What is required:
Make an exact copy of each entry, leaving out every picture.

START Information supplied

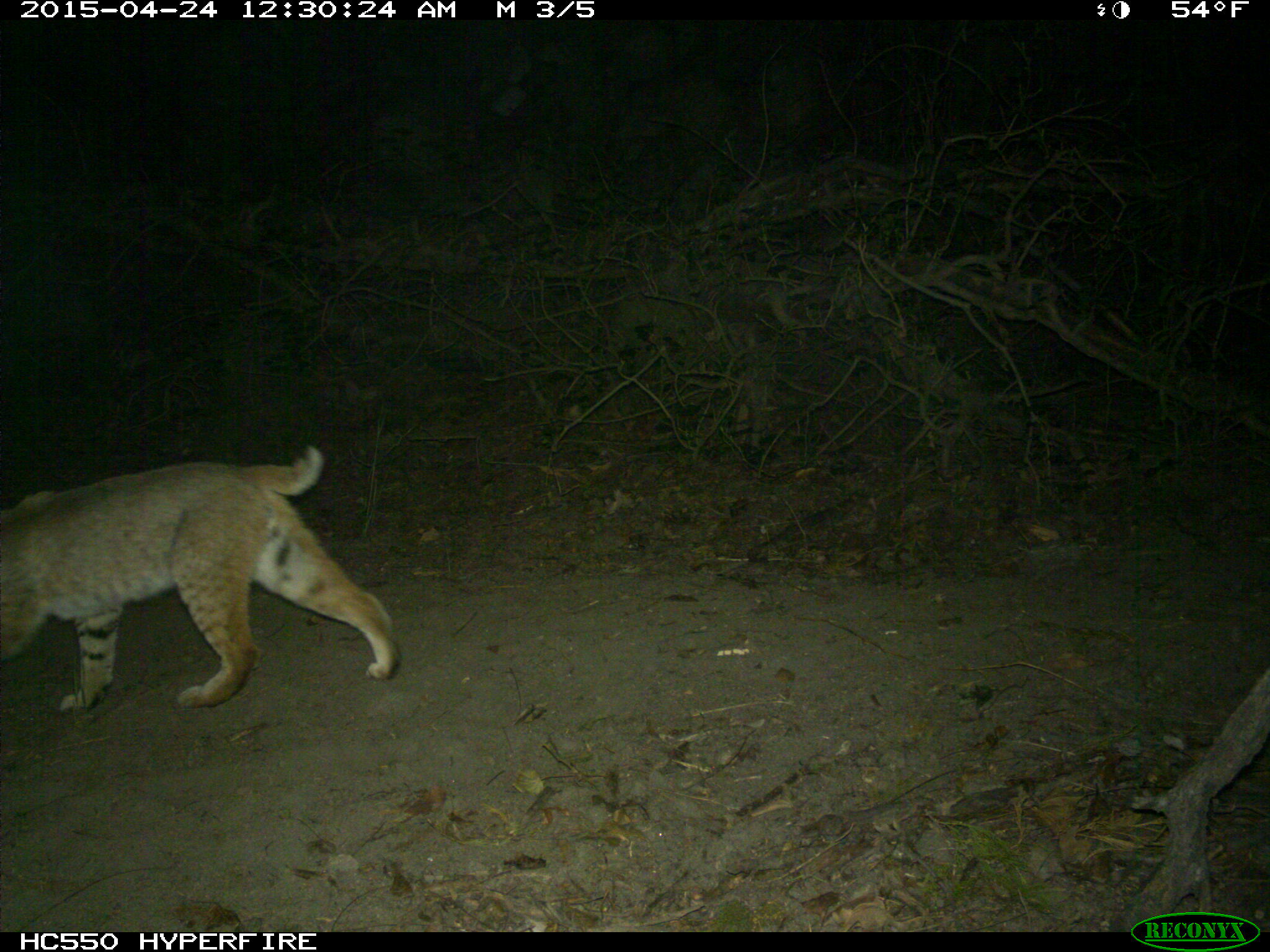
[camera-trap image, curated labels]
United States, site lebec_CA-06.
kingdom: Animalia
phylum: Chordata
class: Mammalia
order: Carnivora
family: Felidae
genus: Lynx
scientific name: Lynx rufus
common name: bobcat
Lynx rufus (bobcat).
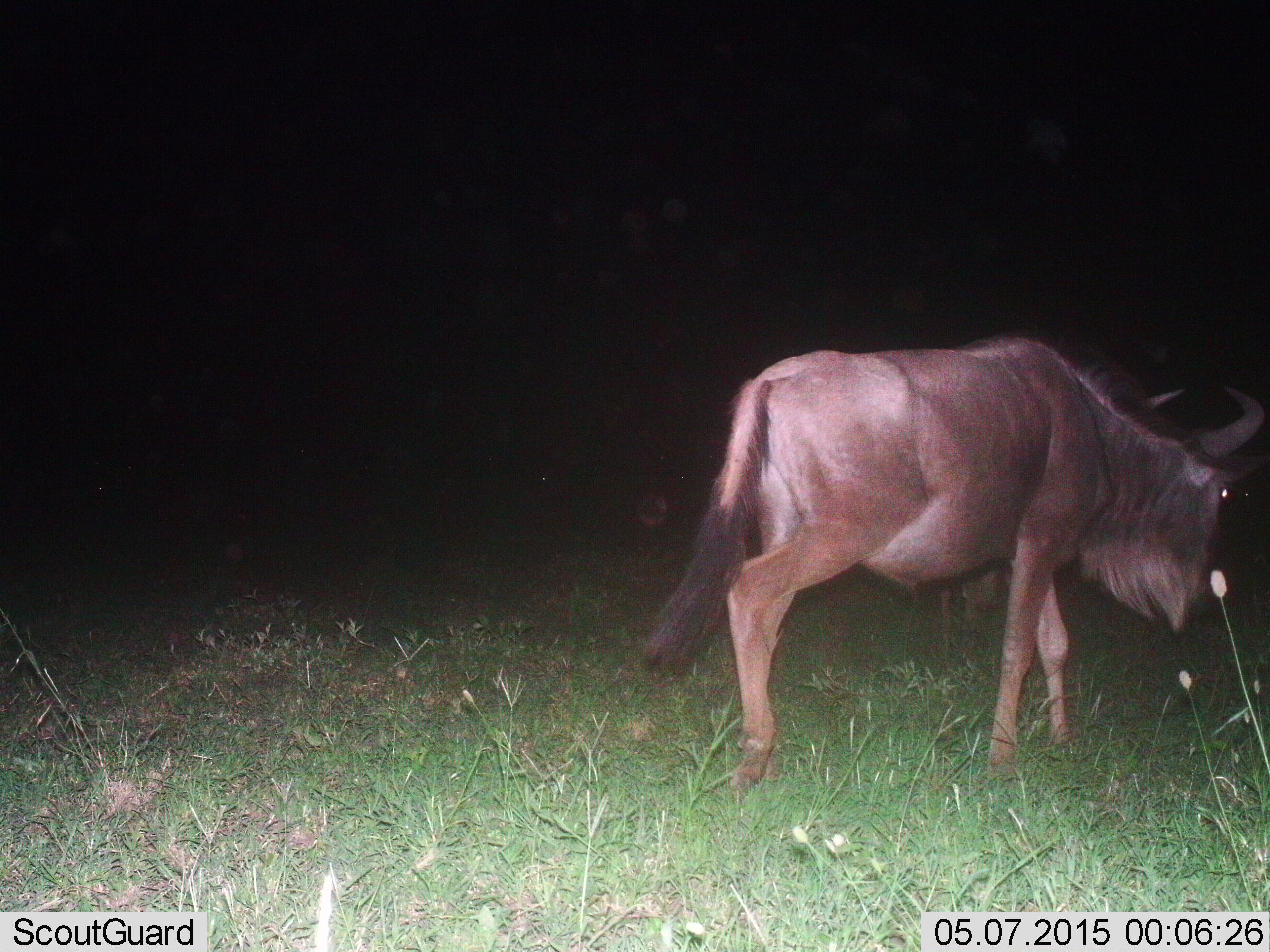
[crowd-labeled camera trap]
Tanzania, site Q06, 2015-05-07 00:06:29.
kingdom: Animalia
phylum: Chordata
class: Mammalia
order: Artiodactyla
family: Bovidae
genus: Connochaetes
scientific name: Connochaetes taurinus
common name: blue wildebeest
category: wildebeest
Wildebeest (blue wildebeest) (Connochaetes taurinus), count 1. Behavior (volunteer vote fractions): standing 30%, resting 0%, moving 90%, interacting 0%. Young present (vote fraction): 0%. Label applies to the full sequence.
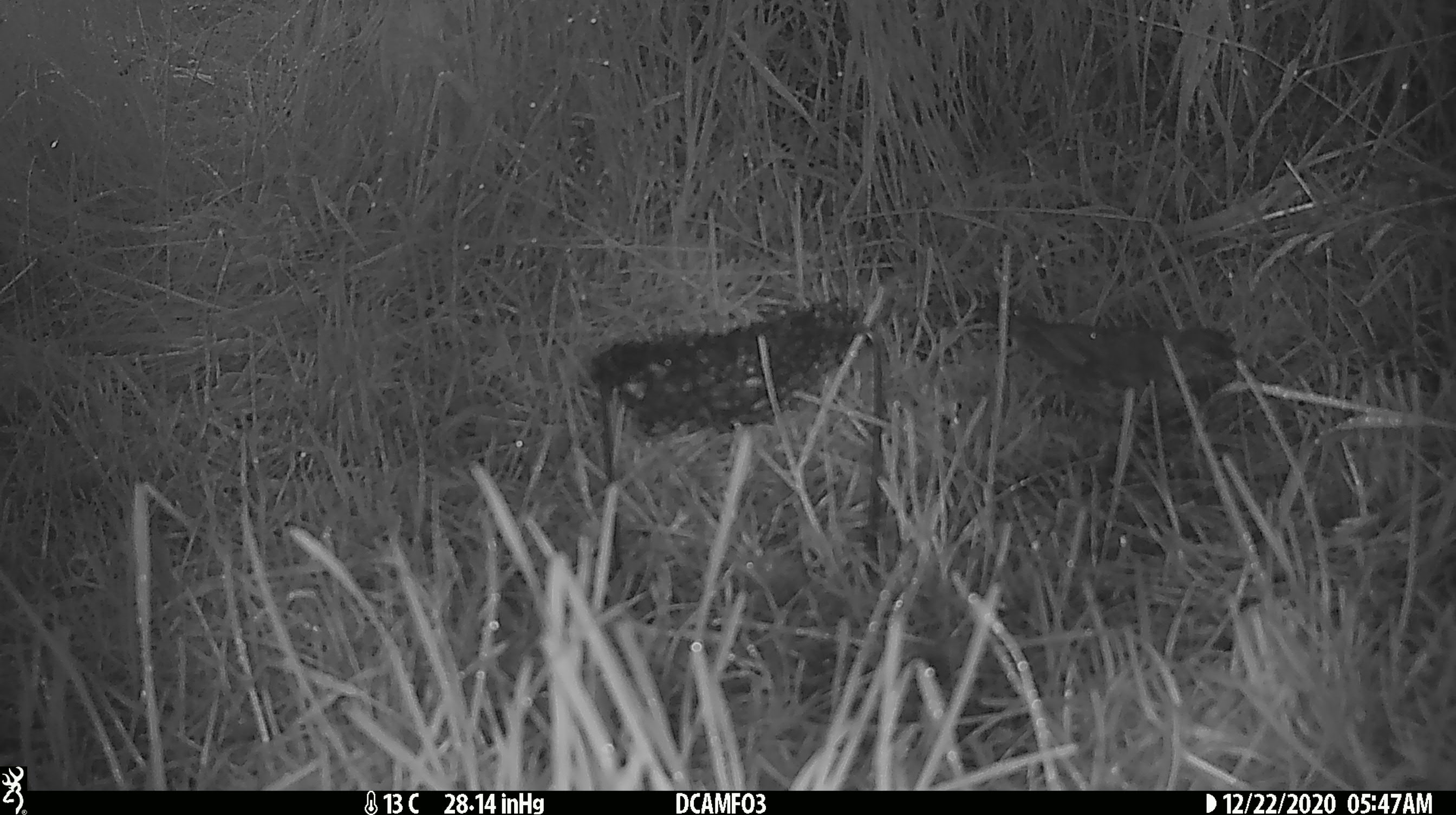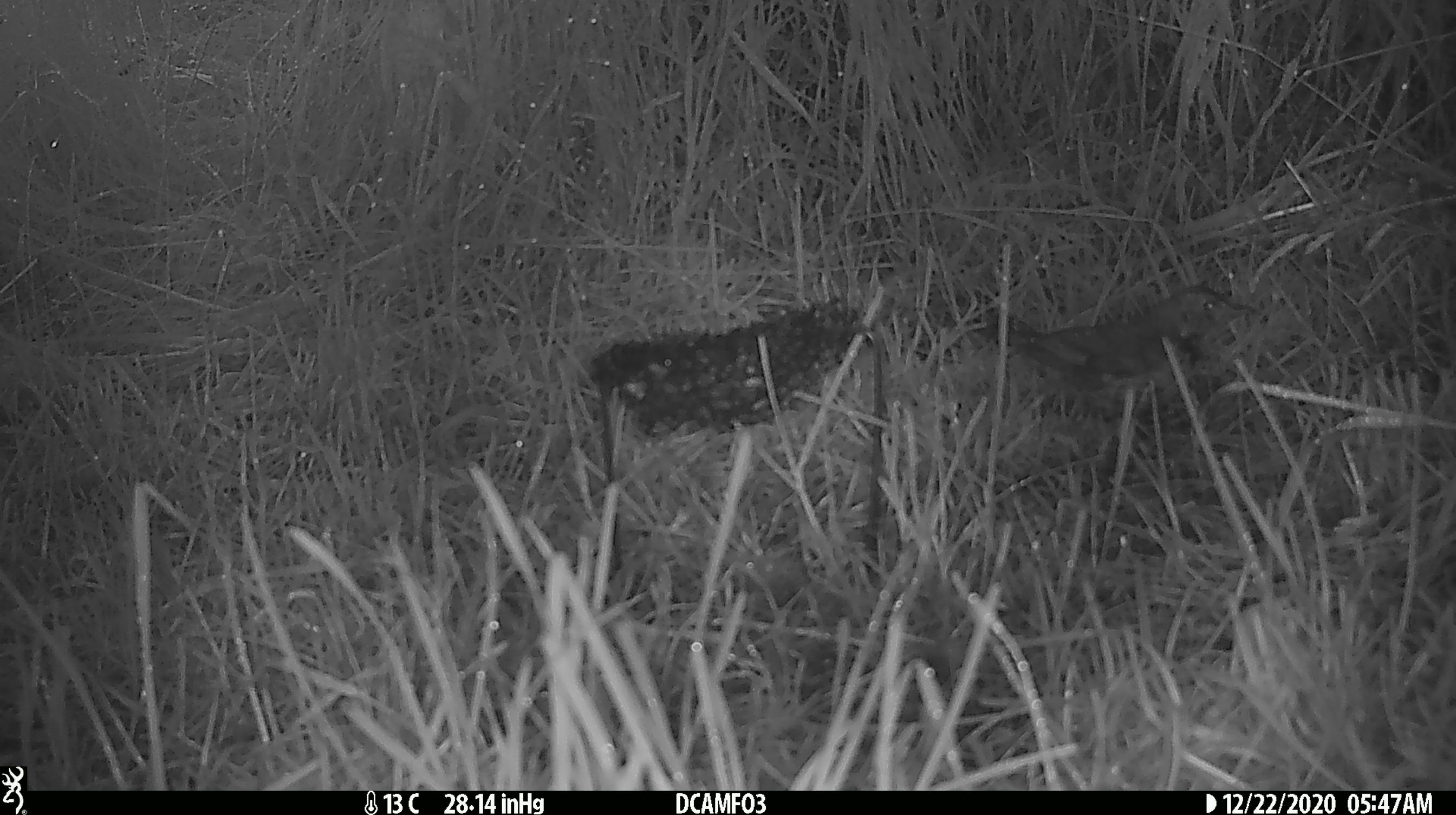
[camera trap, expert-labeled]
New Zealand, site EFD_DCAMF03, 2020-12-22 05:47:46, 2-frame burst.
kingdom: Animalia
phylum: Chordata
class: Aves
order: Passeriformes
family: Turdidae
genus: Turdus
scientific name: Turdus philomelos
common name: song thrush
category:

END Information supplied

Written solution:
[camera-trap image, curated labels]
United States, site lebec_CA-06.
kingdom: Animalia
phylum: Chordata
class: Mammalia
order: Carnivora
family: Felidae
genus: Lynx
scientific name: Lynx rufus
common name: bobcat
Lynx rufus (bobcat).
[crowd-labeled camera trap]
Tanzania, site Q06, 2015-05-07 00:06:29.
kingdom: Animalia
phylum: Chordata
class: Mammalia
order: Artiodactyla
family: Bovidae
genus: Connochaetes
scientific name: Connochaetes taurinus
common name: blue wildebeest
category: wildebeest
Wildebeest (blue wildebeest) (Connochaetes taurinus), count 1. Behavior (volunteer vote fractions): standing 30%, resting 0%, moving 90%, interacting 0%. Young present (vote fraction): 0%. Label applies to the full sequence.
[camera trap, expert-labeled]
New Zealand, site EFD_DCAMF03, 2020-12-22 05:47:46, 2-frame burst.
kingdom: Animalia
phylum: Chordata
class: Aves
order: Passeriformes
family: Turdidae
genus: Turdus
scientific name: Turdus philomelos
common name: song thrush
category:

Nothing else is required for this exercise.